Es ist an einem Tag, mitten in der Woche, und es ist arschkalt. Ich steige ins Auto.

Ich will zu einer Trauerfeier, eine Rede halten. Als ich den Schlüssel umdrehe und den Motor anlasse, erscheint im Display sofort das Symbol für Glatteis.

Ich fasse das Lenkrad an und ich denke für einen Augenblick, dass ich mit den Händen daran kleben bleibe.

Innerlich bin ich angespannt. Es wird eine grosse Rede werden. Die Familie ist sehr gross und weitverzweigt.

Ich habe tagelang am Text gefeilt. Schliesslich habe ich noch eine Excel-Tabelle angefertigt, um bei den Namen durchzusehen. Es ist wichtig, dass die Details stimmen.

Das ist meine Art, meine Wertschätzung gegenüber der Familie auszudrücken. Trauer ist für die Angehörigen eine andere Form der Liebe, die fortgeführt wird, nur dass sie nun noch von viel Schmerz begleitet wird.

 

Wenn ich mit den Hinterbliebenen ins Gespräch gekommen bin, dann offenbaren sie mir viele Details, und es ist, als würden sie die Geschichte ihrer Familie erzählen.

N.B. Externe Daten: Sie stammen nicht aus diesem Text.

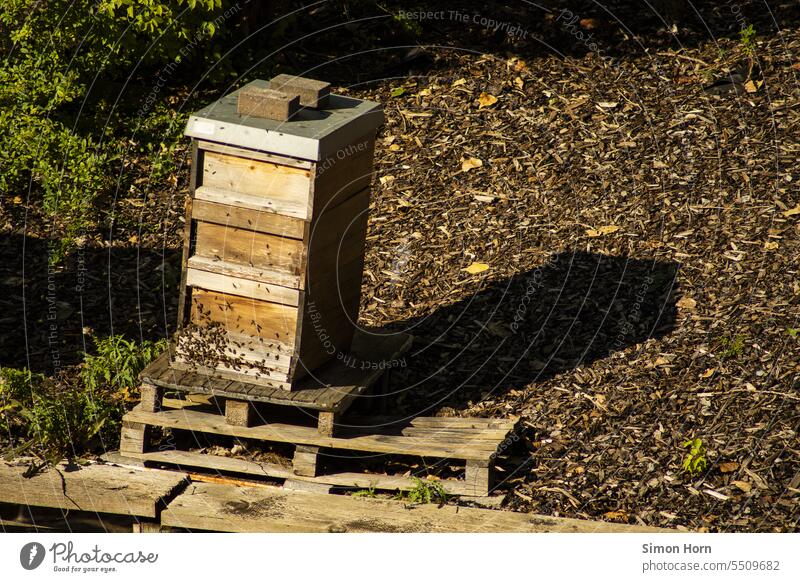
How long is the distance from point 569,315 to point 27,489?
3.75m

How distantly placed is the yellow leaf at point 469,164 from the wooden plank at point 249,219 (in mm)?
3464

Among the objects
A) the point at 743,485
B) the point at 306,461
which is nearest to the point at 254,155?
the point at 306,461

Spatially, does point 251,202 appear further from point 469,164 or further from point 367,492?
point 469,164

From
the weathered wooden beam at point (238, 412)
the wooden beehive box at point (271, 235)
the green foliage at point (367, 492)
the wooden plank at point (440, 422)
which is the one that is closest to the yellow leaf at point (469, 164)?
the wooden beehive box at point (271, 235)

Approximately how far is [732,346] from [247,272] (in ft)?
10.5

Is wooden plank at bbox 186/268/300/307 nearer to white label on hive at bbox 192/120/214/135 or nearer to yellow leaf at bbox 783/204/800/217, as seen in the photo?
white label on hive at bbox 192/120/214/135

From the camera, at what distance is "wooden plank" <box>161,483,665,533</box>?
538cm

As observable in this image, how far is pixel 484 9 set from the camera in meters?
10.2

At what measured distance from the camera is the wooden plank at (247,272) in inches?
220

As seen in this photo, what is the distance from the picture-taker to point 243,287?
5.69 m

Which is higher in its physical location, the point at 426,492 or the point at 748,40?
the point at 748,40

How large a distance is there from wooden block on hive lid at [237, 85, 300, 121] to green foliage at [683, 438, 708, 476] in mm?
2980

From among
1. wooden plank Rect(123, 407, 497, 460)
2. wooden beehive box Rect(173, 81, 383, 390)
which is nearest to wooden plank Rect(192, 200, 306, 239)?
wooden beehive box Rect(173, 81, 383, 390)

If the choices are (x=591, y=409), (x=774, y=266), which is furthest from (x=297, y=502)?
(x=774, y=266)
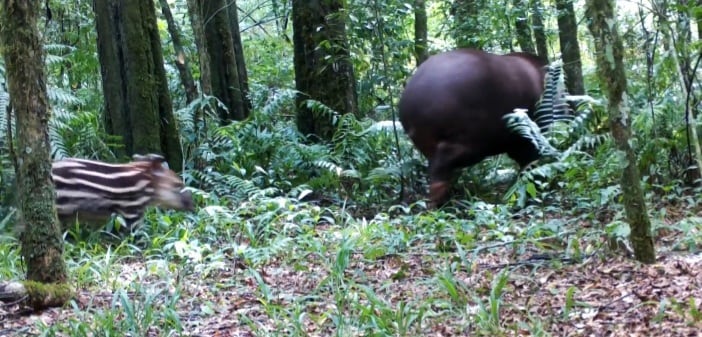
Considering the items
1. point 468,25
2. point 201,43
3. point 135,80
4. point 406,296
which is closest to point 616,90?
point 406,296

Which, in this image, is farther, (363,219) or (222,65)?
(222,65)

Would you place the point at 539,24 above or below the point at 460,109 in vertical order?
above

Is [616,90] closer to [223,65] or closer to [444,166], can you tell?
[444,166]

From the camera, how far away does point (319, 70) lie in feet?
30.0

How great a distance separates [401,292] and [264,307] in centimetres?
76

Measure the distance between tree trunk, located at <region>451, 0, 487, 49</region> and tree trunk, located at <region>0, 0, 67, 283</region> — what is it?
742cm

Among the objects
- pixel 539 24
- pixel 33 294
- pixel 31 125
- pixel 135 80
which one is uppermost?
pixel 539 24

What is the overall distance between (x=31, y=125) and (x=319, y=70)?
5.19 meters

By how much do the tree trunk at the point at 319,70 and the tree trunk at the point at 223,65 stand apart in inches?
64.1

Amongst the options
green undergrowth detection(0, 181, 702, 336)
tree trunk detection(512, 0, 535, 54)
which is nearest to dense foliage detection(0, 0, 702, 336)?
green undergrowth detection(0, 181, 702, 336)

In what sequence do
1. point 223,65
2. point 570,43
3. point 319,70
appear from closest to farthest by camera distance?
point 319,70
point 570,43
point 223,65

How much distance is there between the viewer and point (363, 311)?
3959 mm

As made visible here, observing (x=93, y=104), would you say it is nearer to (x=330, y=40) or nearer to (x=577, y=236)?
(x=330, y=40)

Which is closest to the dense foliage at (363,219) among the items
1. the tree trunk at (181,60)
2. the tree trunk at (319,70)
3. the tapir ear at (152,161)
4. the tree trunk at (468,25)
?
the tree trunk at (319,70)
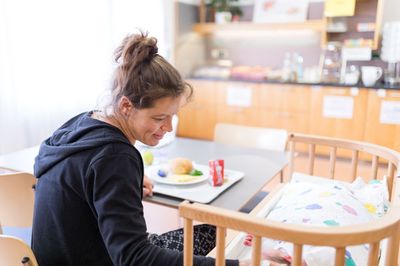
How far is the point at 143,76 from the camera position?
0.96 metres

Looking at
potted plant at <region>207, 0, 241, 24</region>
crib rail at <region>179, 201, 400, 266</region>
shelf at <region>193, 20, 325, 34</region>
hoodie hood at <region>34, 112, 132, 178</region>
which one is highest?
potted plant at <region>207, 0, 241, 24</region>

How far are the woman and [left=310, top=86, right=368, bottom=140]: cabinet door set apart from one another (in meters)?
3.12

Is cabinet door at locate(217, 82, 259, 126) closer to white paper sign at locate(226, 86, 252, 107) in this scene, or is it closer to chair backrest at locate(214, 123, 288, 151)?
white paper sign at locate(226, 86, 252, 107)

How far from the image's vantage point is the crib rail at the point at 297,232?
0.71 meters

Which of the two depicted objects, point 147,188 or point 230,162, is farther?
point 230,162

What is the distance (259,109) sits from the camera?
4.23 metres

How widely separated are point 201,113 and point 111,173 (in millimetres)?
3716

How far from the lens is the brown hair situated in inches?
37.6

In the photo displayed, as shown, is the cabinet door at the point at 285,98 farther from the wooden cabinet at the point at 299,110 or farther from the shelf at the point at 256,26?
the shelf at the point at 256,26

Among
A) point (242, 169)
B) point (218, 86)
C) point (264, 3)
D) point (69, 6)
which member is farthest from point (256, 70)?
point (242, 169)

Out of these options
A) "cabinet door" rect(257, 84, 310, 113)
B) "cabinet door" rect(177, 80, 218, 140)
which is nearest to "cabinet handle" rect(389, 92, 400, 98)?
"cabinet door" rect(257, 84, 310, 113)

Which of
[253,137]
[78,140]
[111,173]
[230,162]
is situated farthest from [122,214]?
[253,137]

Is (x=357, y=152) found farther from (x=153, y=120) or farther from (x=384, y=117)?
(x=384, y=117)

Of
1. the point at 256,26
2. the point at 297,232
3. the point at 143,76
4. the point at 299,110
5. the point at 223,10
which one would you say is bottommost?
the point at 299,110
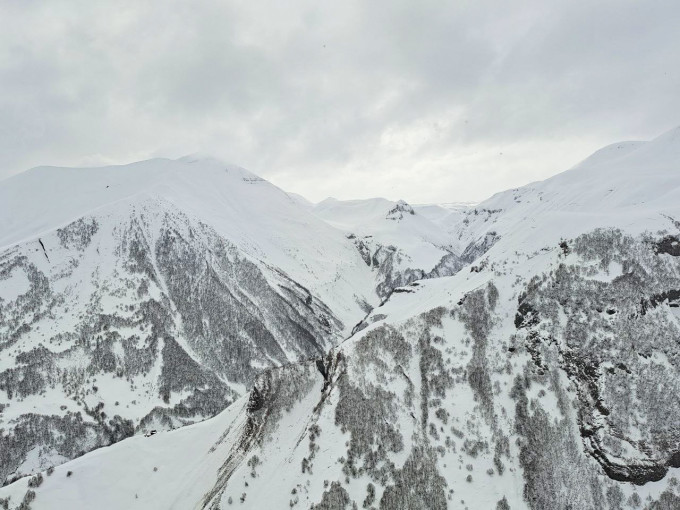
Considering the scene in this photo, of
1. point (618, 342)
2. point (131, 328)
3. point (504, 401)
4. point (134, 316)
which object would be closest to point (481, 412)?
point (504, 401)

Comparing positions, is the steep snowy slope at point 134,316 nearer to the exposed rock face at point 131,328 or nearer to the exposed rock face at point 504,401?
the exposed rock face at point 131,328

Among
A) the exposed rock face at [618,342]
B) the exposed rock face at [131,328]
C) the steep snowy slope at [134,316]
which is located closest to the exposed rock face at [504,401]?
the exposed rock face at [618,342]


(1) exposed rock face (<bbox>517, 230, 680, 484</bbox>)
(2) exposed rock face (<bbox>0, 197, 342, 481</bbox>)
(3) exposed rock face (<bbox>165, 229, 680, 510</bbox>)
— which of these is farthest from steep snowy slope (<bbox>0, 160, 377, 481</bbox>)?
(1) exposed rock face (<bbox>517, 230, 680, 484</bbox>)

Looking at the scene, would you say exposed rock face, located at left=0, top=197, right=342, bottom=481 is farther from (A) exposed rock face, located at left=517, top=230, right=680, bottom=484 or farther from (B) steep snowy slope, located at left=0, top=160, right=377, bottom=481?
(A) exposed rock face, located at left=517, top=230, right=680, bottom=484

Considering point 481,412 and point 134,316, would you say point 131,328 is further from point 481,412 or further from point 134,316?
point 481,412

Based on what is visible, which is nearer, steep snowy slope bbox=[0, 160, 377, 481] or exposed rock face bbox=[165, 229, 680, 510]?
exposed rock face bbox=[165, 229, 680, 510]

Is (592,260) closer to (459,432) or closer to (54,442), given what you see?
(459,432)
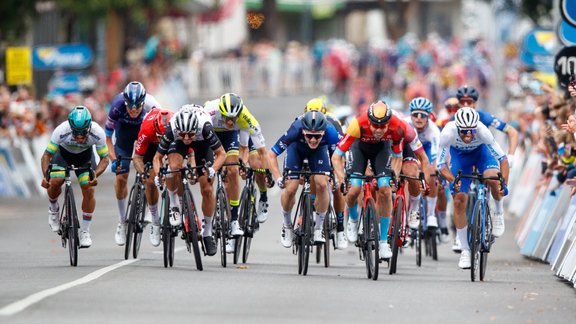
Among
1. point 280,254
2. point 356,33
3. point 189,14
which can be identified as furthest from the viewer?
point 356,33

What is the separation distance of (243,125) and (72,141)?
6.17 feet

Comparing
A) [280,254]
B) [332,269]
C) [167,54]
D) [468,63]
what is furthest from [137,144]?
[468,63]

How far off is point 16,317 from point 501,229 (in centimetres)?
694

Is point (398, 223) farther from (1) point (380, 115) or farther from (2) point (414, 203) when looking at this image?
(2) point (414, 203)

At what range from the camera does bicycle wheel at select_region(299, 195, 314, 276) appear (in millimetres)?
16938

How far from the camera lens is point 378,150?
17625 mm

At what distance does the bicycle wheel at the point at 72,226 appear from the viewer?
1750 cm

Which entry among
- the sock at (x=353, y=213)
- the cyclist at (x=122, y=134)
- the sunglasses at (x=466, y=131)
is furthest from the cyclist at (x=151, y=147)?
the sunglasses at (x=466, y=131)

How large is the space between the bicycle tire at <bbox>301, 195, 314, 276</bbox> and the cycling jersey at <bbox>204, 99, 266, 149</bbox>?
126 cm

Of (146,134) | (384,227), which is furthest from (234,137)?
(384,227)

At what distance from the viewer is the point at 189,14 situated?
63250mm

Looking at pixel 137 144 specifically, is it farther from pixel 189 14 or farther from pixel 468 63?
pixel 189 14

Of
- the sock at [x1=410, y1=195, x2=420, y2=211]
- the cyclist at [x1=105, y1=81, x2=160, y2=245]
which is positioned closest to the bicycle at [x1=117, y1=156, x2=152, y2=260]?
the cyclist at [x1=105, y1=81, x2=160, y2=245]

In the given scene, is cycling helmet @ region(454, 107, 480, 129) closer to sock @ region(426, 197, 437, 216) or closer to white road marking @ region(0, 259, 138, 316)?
sock @ region(426, 197, 437, 216)
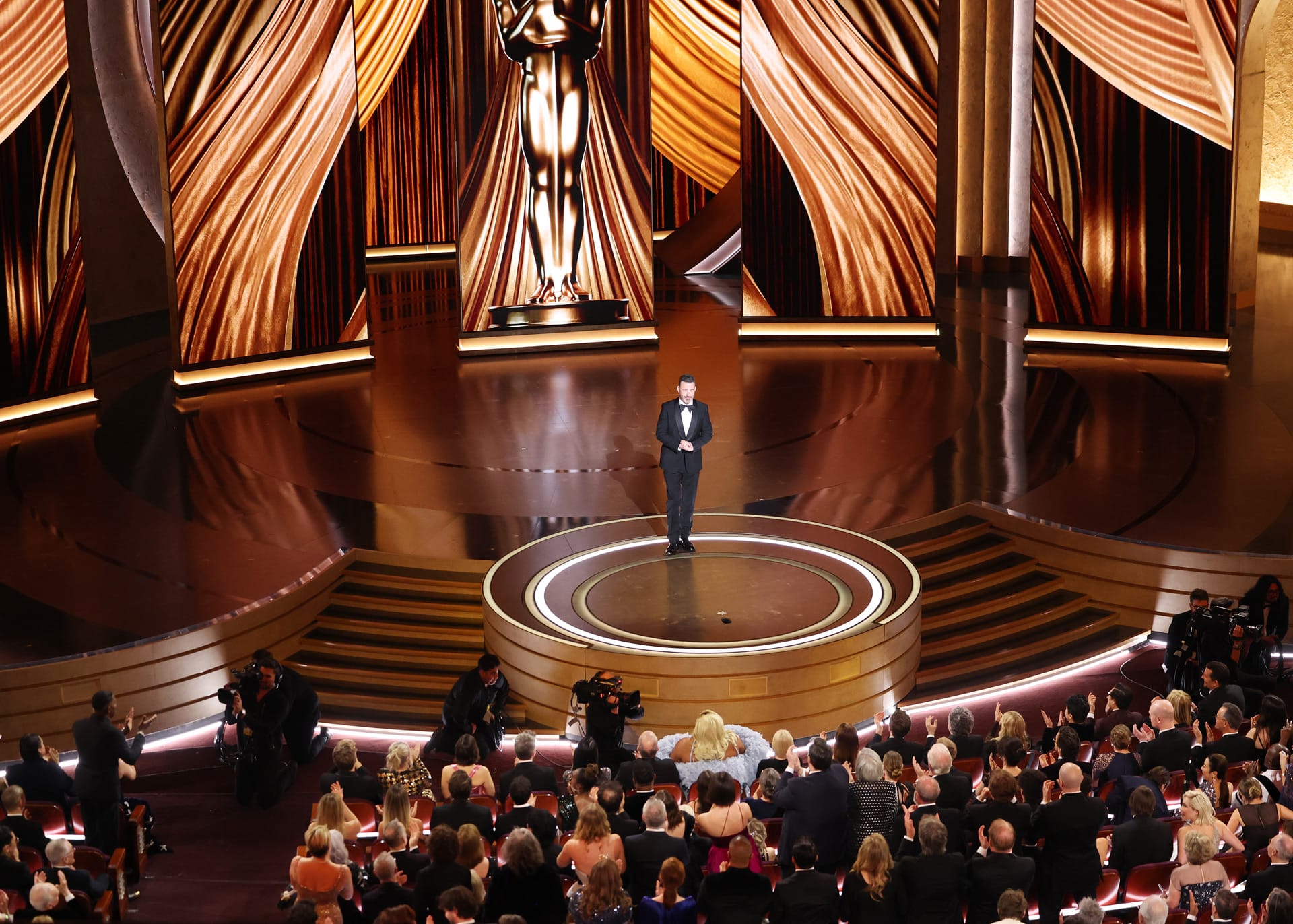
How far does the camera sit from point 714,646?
8.04 m

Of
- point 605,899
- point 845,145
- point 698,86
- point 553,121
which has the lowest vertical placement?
point 605,899

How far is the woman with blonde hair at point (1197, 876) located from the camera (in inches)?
207

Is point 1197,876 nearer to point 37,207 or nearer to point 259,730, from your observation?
point 259,730

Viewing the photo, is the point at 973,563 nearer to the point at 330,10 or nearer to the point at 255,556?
the point at 255,556

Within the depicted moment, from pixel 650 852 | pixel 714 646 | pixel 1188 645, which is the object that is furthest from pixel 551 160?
pixel 650 852

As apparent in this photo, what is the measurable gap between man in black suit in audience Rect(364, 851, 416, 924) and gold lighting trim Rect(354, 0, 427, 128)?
15.8 metres

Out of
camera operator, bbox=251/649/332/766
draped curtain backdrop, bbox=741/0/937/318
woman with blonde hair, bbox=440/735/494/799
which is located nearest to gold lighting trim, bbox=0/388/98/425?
camera operator, bbox=251/649/332/766

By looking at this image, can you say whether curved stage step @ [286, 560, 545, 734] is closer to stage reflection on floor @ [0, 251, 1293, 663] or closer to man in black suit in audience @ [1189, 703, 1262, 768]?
stage reflection on floor @ [0, 251, 1293, 663]

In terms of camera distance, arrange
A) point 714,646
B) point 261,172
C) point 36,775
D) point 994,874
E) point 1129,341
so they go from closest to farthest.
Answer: point 994,874, point 36,775, point 714,646, point 261,172, point 1129,341

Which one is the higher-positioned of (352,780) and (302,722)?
(352,780)

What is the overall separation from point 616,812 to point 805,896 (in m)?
0.95

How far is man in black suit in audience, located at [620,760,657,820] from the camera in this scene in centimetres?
593

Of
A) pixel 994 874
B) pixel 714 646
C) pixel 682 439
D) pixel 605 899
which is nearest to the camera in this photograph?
pixel 605 899

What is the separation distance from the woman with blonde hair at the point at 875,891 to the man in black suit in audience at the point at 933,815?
0.90 ft
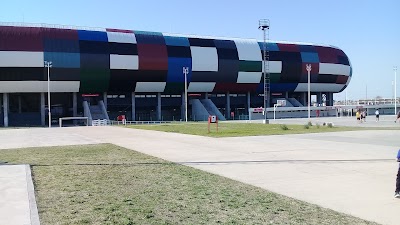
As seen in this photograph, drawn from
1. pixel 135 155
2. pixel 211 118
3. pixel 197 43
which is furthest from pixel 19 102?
pixel 135 155

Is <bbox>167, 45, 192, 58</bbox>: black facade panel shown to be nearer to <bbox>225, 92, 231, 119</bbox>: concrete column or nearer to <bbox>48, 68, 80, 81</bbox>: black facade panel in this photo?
<bbox>225, 92, 231, 119</bbox>: concrete column

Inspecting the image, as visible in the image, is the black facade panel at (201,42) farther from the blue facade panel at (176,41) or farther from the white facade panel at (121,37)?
the white facade panel at (121,37)

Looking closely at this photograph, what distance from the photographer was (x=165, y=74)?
71.2 metres

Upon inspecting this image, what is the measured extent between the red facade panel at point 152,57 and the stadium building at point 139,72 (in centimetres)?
17

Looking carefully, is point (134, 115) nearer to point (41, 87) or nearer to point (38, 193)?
point (41, 87)

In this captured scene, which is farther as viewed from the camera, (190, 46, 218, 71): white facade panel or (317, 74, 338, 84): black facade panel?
(317, 74, 338, 84): black facade panel

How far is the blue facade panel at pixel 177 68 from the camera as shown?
233 ft

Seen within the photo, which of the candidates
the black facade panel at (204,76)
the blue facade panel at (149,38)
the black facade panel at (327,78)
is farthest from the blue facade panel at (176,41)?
the black facade panel at (327,78)

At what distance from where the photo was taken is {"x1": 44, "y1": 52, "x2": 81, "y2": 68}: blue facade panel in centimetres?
6264

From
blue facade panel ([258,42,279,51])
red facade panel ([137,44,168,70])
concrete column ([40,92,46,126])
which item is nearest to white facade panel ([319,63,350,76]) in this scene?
blue facade panel ([258,42,279,51])

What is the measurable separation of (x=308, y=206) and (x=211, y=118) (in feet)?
88.7

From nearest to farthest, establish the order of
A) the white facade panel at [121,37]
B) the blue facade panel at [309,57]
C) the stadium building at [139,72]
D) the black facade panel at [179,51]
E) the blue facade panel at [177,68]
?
1. the stadium building at [139,72]
2. the white facade panel at [121,37]
3. the blue facade panel at [177,68]
4. the black facade panel at [179,51]
5. the blue facade panel at [309,57]

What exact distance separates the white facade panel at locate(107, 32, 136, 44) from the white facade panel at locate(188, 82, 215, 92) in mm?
12956

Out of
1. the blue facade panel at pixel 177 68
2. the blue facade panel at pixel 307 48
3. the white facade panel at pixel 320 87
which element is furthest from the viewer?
the white facade panel at pixel 320 87
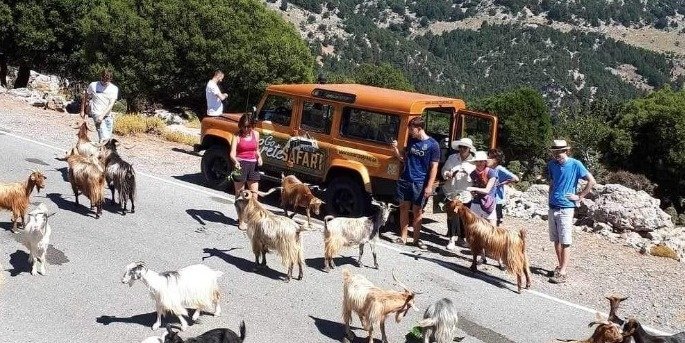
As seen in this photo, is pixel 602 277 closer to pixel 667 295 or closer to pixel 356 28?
pixel 667 295

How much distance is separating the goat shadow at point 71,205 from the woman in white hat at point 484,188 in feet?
18.5

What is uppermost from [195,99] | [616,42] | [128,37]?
[616,42]

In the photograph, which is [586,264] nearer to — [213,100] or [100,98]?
[213,100]

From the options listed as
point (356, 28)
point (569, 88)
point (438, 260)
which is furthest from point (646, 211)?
point (356, 28)

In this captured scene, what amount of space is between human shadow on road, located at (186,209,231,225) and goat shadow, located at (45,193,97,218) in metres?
1.40

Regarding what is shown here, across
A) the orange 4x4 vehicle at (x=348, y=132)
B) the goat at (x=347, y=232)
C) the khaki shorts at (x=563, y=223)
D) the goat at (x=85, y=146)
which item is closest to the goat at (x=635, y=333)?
the khaki shorts at (x=563, y=223)

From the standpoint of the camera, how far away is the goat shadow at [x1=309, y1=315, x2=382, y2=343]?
7.04 meters

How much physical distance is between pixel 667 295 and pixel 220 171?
776cm

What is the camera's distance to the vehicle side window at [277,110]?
38.7ft

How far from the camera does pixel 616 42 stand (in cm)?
19100

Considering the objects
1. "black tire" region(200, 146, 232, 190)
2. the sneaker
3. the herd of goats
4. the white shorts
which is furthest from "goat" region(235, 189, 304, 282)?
"black tire" region(200, 146, 232, 190)

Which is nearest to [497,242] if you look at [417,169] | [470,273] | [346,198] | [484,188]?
[470,273]

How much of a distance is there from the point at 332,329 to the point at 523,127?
146 feet

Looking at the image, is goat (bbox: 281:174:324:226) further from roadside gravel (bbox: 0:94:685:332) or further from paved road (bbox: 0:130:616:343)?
roadside gravel (bbox: 0:94:685:332)
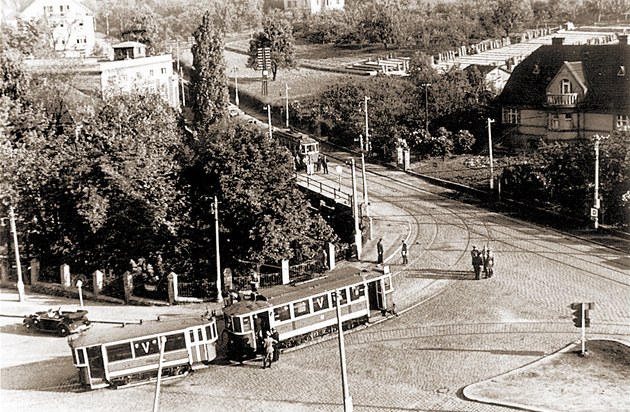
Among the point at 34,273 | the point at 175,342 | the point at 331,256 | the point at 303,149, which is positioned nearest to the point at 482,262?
the point at 331,256

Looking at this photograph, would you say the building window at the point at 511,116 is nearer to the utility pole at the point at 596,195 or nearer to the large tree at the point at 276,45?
the utility pole at the point at 596,195

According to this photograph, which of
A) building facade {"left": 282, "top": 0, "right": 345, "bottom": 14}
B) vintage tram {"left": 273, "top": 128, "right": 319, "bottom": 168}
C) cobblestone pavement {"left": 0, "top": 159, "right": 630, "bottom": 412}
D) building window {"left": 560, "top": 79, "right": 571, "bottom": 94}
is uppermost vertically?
building facade {"left": 282, "top": 0, "right": 345, "bottom": 14}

Sie merken, dass ich interessiert zuhöre. Ich bekomme das Gefühl, dass sie nun ihren Schmerz ein wenig kanalisieren können, und er dadurch für einen Moment vielleicht in den Hintergrund gerät.

„Die Rede ist das eine, aber Sie sollten viel über Ihren Vater sprechen, sich an die kleinen, die lustigen Episoden erinnern“, habe ich der Familie gesagt.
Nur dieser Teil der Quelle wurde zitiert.